Integrating hyper-parameter uncertainties in a multi-fidelity Bayesian model for the estimation of a probability of failure
R\'emi Stroh (2, 3, 1), Julien Bect (3, 1), S\'everine Demeyer (2),, Nicolas Fischer (2), Emmanuel Vazquez (3, 1) ((1) GdR MASCOT-NUM, (2) LNE,, (3) L2S)

TL;DR
This paper introduces a Bayesian method using Gaussian processes to estimate the probability of failure in multi-fidelity simulators, explicitly accounting for hyper-parameter uncertainties to improve reliability assessments.
Contribution
It presents a novel fully Bayesian approach that integrates hyper-parameter uncertainties into multi-fidelity probabilistic failure estimation.
Findings
Effective incorporation of hyper-parameter uncertainties.
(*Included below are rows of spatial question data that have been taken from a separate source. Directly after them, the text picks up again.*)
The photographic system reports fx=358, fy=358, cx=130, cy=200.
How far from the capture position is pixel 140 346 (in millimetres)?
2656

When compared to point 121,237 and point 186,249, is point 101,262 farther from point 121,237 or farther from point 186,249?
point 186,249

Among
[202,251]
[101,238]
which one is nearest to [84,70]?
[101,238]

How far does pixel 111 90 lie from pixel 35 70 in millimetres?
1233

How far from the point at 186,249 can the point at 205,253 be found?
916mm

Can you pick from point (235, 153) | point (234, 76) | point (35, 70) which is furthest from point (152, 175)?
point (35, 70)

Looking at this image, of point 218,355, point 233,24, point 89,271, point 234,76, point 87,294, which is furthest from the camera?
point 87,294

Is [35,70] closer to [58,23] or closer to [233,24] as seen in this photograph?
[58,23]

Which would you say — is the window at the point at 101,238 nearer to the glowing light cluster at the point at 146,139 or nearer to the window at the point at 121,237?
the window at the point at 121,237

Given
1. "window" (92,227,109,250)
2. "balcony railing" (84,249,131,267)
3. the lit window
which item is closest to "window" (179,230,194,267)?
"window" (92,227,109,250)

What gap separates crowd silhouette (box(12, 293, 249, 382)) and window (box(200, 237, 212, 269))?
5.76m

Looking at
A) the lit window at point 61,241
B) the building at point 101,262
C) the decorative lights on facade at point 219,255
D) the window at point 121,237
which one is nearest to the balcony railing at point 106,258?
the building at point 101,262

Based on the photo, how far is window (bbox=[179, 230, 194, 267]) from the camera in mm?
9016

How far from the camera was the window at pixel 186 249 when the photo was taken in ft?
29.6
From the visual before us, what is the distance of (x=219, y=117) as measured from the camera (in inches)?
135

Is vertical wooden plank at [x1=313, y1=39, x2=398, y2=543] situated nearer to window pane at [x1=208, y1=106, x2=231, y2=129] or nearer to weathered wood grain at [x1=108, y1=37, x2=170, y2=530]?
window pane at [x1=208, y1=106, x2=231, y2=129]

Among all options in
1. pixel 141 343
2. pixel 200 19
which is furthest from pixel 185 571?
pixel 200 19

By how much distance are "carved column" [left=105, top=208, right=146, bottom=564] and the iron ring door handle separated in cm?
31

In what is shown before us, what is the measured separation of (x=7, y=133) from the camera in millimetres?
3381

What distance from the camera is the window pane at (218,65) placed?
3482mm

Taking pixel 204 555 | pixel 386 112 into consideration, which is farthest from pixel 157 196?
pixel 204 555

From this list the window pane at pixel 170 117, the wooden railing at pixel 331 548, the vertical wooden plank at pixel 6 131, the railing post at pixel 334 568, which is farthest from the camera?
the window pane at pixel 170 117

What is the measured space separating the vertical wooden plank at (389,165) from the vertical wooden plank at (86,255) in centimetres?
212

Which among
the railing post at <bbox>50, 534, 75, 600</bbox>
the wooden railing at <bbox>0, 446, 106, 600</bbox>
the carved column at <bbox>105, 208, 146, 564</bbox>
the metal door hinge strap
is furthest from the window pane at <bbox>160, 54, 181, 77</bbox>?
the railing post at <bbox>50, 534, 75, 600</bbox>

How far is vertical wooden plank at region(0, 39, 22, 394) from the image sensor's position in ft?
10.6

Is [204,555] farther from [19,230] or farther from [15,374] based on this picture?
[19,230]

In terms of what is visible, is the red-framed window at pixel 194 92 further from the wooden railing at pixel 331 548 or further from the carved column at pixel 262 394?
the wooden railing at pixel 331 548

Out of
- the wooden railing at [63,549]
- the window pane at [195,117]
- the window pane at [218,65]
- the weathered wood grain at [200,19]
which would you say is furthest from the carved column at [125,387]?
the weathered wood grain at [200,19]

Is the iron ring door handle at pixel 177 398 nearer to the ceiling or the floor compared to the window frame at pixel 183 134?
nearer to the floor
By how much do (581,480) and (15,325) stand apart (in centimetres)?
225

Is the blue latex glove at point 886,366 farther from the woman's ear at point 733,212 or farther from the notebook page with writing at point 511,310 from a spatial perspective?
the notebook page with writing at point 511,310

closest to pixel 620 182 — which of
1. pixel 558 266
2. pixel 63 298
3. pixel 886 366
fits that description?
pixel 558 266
Accurate estimation of failure probabilities.
Method demonstrated on academic example.
Abstract
A multi-fidelity simulator is a numerical model, in which one of the inputs controls a trade-off between the realism and the computational cost of the simulation. Our goal is to estimate the probability of exceeding a given threshold on a multi-fidelity stochastic simulator. We propose a fully Bayesian approach based on Gaussian processes to compute the posterior probability distribution of this probability. We pay special attention to the hyper-parameters of the model. Our methodology is illustrated on an academic example.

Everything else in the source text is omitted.